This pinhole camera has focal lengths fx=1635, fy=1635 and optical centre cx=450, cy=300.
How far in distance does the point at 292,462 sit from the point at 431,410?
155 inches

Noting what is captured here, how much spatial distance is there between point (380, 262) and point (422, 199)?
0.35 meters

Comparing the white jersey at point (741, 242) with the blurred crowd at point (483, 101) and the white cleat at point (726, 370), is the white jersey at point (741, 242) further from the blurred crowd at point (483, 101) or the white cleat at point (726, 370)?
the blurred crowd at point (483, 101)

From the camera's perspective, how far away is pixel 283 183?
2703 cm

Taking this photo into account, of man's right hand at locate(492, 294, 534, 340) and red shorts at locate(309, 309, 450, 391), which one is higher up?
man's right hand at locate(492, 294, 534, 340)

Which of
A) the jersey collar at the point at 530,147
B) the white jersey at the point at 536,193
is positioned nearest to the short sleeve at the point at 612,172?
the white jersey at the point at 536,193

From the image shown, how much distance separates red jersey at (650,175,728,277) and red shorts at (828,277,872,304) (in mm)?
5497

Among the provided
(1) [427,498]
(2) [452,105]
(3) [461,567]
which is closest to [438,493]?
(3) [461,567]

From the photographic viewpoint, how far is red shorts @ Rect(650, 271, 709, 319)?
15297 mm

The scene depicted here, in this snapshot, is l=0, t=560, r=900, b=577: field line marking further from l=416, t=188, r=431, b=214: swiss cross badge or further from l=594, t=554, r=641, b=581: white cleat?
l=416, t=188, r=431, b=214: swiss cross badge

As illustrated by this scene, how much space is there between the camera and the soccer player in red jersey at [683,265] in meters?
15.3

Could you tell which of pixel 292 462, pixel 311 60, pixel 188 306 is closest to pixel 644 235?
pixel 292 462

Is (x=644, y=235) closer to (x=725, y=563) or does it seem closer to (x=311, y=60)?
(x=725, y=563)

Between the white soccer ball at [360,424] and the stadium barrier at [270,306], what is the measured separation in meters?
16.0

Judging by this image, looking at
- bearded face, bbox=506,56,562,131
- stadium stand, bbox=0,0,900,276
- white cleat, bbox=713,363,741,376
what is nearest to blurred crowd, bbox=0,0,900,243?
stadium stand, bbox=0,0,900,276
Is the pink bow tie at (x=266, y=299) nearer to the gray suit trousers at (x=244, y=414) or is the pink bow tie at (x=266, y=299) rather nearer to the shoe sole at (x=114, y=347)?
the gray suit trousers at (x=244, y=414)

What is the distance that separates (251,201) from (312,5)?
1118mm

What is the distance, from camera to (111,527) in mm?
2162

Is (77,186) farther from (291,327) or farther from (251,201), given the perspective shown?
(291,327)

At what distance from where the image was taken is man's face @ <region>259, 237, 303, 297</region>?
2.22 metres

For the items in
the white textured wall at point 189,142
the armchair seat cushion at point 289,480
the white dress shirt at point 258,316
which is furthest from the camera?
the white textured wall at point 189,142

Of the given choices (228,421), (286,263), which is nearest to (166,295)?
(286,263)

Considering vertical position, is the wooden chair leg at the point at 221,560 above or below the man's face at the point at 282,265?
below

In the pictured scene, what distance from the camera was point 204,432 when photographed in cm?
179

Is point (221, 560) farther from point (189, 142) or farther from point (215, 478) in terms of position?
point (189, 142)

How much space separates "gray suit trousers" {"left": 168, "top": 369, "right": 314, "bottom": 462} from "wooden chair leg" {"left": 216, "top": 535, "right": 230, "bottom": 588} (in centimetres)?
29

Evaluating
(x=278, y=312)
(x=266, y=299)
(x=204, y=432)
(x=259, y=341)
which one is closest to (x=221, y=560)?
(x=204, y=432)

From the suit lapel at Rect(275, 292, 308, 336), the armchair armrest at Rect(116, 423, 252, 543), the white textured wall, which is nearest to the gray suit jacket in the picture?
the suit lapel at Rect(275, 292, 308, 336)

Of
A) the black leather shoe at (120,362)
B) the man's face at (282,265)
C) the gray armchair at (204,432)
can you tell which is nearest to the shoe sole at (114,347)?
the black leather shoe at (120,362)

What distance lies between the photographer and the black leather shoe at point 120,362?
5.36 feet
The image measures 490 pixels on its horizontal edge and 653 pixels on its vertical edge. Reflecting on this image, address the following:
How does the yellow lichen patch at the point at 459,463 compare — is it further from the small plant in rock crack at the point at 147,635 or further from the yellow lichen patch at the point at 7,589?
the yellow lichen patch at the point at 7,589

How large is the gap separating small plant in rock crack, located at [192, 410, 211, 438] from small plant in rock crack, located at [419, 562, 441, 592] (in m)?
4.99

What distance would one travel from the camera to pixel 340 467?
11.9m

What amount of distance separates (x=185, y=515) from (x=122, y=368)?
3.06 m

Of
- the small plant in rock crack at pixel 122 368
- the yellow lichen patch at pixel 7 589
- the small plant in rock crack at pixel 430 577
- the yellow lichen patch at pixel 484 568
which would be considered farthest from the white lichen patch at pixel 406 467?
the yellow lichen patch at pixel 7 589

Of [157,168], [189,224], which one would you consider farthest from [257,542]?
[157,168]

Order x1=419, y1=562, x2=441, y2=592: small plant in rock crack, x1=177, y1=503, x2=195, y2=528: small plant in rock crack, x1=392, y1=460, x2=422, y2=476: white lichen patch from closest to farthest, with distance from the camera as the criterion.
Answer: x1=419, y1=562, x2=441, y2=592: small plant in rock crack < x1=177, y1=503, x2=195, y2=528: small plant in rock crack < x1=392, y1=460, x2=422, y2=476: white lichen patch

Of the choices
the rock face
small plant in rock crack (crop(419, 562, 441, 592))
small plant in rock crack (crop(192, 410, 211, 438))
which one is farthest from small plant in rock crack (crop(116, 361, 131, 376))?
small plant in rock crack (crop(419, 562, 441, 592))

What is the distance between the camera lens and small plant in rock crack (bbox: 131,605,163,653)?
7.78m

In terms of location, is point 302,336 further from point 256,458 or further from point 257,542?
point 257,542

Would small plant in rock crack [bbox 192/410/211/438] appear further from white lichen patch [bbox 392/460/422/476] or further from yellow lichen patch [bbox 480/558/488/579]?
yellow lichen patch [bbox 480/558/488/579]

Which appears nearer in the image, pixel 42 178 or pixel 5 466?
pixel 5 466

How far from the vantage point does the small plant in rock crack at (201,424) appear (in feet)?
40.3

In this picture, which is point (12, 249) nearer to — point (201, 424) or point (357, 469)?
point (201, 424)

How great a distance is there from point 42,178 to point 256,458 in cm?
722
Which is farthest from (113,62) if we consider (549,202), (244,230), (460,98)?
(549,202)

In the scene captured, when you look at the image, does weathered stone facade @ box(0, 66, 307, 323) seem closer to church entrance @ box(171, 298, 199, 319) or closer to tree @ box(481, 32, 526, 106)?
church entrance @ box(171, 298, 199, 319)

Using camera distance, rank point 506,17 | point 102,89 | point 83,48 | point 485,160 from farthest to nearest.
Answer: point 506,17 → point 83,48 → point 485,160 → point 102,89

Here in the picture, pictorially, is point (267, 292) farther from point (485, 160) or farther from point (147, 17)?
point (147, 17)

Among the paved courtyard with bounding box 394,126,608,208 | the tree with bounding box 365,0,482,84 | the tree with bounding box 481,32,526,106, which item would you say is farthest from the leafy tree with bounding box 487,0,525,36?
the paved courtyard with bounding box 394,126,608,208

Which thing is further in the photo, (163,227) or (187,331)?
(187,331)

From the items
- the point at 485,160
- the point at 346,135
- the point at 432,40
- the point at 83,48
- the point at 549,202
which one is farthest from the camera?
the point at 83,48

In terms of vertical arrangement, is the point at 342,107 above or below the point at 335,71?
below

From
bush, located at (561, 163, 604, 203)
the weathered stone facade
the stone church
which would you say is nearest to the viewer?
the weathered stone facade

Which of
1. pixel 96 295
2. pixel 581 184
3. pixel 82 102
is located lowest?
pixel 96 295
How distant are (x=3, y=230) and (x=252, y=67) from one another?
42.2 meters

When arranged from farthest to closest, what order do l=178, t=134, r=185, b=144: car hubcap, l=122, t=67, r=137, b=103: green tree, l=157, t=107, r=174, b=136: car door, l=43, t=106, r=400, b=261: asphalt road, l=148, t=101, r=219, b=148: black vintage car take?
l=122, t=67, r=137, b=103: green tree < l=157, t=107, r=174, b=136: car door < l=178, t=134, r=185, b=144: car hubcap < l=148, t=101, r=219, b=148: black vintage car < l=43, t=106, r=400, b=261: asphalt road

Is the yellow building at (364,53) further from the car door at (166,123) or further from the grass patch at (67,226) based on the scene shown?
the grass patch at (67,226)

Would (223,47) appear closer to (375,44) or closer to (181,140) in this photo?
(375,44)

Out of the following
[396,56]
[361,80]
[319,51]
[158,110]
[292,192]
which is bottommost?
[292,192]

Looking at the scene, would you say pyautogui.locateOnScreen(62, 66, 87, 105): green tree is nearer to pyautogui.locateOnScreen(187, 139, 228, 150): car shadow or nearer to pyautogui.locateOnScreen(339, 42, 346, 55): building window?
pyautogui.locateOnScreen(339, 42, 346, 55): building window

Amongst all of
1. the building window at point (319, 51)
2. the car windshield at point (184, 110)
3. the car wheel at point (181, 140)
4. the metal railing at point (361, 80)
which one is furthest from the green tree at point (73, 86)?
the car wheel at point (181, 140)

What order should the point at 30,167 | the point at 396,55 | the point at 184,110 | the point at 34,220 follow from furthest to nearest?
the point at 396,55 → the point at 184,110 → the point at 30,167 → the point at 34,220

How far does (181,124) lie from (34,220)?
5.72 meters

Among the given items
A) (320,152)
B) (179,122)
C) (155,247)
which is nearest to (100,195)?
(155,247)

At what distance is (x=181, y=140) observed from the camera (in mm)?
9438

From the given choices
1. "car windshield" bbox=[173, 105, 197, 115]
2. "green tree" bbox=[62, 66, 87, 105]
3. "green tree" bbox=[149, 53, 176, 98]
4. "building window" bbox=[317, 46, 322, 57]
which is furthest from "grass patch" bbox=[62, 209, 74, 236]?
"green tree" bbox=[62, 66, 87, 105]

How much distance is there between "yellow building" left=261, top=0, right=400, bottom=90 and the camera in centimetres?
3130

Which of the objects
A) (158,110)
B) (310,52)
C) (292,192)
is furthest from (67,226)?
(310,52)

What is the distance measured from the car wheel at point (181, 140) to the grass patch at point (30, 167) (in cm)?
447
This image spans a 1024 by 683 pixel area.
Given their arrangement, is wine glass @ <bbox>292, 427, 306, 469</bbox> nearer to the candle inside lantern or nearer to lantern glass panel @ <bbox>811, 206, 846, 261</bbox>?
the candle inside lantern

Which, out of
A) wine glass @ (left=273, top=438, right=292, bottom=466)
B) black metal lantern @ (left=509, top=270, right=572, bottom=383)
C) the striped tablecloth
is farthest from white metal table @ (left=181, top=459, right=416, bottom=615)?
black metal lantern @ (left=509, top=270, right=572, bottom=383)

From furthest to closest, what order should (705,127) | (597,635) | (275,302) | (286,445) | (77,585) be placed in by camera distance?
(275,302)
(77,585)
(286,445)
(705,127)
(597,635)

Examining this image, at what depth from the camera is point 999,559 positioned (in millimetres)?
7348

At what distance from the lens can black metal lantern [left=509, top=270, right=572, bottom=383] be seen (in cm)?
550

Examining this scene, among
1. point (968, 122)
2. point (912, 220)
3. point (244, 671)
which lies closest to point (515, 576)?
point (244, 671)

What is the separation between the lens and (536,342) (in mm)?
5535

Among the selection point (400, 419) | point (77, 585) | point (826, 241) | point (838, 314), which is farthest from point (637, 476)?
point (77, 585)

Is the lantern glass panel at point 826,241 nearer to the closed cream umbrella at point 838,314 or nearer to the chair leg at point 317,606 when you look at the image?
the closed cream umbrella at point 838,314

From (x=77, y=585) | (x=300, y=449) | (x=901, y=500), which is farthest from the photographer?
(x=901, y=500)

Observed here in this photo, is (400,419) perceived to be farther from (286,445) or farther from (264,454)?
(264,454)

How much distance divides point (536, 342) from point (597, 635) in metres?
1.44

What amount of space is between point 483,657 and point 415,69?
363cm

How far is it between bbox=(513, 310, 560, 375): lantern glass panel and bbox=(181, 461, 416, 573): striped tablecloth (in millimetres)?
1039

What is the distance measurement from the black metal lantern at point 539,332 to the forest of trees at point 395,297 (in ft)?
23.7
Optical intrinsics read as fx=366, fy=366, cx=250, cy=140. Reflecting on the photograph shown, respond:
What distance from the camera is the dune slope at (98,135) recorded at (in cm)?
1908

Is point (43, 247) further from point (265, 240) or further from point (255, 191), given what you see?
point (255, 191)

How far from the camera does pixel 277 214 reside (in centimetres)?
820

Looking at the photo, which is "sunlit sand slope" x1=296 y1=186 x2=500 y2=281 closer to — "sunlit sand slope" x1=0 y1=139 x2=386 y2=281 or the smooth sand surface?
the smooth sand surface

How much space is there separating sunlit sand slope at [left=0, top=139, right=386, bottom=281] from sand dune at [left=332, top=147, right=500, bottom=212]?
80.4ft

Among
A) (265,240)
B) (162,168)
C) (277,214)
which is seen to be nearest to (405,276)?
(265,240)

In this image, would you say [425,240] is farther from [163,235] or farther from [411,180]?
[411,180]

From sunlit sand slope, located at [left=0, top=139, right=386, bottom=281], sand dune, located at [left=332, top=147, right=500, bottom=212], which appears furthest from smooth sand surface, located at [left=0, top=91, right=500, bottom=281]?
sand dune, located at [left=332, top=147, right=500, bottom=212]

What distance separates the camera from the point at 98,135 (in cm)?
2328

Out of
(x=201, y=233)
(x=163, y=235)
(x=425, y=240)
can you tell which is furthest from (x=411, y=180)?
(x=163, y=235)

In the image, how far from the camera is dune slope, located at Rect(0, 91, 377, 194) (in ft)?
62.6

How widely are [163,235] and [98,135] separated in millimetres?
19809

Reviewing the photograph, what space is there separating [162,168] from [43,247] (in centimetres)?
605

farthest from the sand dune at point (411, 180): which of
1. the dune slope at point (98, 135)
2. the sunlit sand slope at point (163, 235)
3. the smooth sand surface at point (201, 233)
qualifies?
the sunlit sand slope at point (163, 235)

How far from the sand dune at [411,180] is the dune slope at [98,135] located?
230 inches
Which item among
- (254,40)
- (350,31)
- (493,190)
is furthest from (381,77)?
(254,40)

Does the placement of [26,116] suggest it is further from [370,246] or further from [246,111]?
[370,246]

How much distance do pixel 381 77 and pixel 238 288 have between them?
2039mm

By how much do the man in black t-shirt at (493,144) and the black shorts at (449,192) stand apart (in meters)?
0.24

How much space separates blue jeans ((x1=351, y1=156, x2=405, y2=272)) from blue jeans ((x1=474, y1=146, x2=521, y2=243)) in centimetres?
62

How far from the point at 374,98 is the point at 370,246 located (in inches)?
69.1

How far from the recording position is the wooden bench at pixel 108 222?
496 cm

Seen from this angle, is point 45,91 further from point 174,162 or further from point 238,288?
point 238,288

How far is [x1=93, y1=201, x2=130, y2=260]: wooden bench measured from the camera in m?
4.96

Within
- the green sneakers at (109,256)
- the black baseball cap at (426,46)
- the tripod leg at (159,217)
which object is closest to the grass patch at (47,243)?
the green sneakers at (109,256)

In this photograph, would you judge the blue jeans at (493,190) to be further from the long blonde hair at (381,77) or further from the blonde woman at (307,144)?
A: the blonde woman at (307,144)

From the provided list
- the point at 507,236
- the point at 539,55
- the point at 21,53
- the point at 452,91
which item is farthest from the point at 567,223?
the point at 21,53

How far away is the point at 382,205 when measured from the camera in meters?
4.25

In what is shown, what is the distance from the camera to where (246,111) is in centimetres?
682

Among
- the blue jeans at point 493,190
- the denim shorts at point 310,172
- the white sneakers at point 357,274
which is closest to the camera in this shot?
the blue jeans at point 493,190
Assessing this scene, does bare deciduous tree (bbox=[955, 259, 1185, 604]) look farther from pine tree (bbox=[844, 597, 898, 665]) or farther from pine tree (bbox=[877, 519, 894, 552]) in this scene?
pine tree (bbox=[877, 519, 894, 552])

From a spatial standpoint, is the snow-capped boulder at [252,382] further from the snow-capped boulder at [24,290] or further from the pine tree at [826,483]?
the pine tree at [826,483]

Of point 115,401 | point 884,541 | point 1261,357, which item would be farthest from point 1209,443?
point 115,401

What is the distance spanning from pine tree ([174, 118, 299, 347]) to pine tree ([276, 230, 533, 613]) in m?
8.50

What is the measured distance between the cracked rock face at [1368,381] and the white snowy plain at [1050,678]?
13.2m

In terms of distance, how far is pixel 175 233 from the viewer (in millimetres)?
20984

......

Task directions:
Pick out every line in the material above that contains the word "windshield", and copy each of those lines. The match is case-sensitive.

Answer for the task:
2. the car windshield at point (184, 110)
1. "car windshield" bbox=[173, 105, 197, 115]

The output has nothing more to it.